Are banks, the de facto scapegoat for all problems economic, really to blame for this -- or, perhaps, are there bigger forces at play?
Banks, to be fair, bring the criticism on themselves
The banking industry is, frankly, an easy target for this type of study. The industry reaps billions and billions of dollars in profits each year -- according to the FDIC's Quarterly Banking Profile, the industry's aggregate net income for the quarter ended Sept. 30 was more than $36 billion. Not bad for three months of work. And executives have some of the most outsized salaries in business.
Take Wells Fargo (NYSE:WFC) CEO John Stumpf. Wells Fargo is one of the best run banks in the world. But does one man's contribution justify $19.3 million in 2012 salary, as reported by Bloomberg Markets? Or Bank of America's (NYSE:BAC) Brian Moynihan, who earned $12 million in 2012? How does a regional bank with relatively simple operations justify paying one man, like BB&T's (NYSE:BBT) CEO Kelly King, $8.6 million?
According to data from the St. Louis Federal Reserve, the average American worker will clock in for about 1,700 hours per year. Let's give these bank CEOs the benefit of the doubt and assume they work twice the average, 3,400 hours per year.
Is John Stumpf worth $5,676 an hour? Is Brian Moynihan worth $3,529 per hour? Is Kelly King's $2,529 hourly pay worth 218 times the average teller's?
To these questions, I do not have answers. There may not be a suitable, across-the-board answer to the reality of income inequality in the banking industry. But I do feel very confident saying that the scope of the Post's article is far, far too narrow.
"The severe lack of bargaining clout among our lowest wage workers"
The article quotes a part-time Bank of America teller earning $13.50 an hour as saying the pay "is not a livable wage." According to the Bureau of Labor Statistics, this individual is doing better than most, with the average pay for the job at $11.59 an hour.
That being said, the BLS calculates the median annual wage for all workers at $14.93 an hour, a meager $3.34 improvement from the typical teller. The root of the problem is not about banks; it's about the structure of the U.S. economy and the quality of the jobs available to the workforce.
I think Jared Bernstein of The New York Times puts it eloquently when explaining that the minimum wage "is, in fact, a relatively small-bore policy that sets an important labor standard: the government will compensate for the severe lack of bargaining clout among our lowest-wage workers by setting a floor below which we won't allow their wages to fall."

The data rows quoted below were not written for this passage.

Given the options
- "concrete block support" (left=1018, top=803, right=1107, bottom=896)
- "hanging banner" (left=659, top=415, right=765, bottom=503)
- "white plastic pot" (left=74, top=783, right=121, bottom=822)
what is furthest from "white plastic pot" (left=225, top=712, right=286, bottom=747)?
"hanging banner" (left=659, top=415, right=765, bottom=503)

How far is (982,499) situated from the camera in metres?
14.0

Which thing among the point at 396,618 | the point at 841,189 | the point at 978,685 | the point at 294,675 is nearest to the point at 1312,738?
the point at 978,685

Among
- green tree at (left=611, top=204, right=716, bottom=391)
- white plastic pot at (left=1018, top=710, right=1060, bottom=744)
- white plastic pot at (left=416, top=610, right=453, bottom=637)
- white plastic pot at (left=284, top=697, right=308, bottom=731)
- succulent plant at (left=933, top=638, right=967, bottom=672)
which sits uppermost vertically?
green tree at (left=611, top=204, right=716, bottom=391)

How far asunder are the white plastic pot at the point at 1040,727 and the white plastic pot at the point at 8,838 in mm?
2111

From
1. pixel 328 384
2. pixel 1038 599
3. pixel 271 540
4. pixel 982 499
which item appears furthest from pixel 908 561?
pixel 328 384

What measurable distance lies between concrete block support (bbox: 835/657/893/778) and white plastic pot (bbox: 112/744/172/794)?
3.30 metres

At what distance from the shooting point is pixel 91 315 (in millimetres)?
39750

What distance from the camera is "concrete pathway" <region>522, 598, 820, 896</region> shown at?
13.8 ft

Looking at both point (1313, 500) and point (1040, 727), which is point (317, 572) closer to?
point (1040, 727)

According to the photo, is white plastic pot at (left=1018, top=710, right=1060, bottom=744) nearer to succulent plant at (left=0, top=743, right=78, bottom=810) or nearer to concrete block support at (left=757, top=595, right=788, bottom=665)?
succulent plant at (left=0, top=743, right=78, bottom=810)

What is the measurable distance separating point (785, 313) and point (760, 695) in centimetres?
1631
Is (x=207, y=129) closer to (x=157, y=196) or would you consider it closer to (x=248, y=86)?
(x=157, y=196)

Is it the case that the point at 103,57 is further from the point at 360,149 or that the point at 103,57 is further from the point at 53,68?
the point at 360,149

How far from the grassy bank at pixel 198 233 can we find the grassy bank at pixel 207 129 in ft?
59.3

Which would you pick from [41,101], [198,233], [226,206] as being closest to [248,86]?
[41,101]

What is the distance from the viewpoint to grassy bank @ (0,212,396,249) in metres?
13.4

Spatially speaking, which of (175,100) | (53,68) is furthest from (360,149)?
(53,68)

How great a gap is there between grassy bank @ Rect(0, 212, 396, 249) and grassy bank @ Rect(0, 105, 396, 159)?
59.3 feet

Unions have fallen out of favor since their heyday in the middle of the 20th century. The labor market has been and remains weak since the recession. When times are good, the lowest-paid workers have the least negotiating power to share in the profits. When times are tough, they have even less clout.
People need jobs, but corporations can increasingly turn to technology to enhance, reduce, or even replace the tasks once performed by people. Productivity goes up, and quality jobs disappear.
Income inequality in this country is a major problem. Too much wealth is concentrated in too few hands. I don't know what the solution will be, but I do know that The Washington Post ignored the real issues to paint banks as the villains.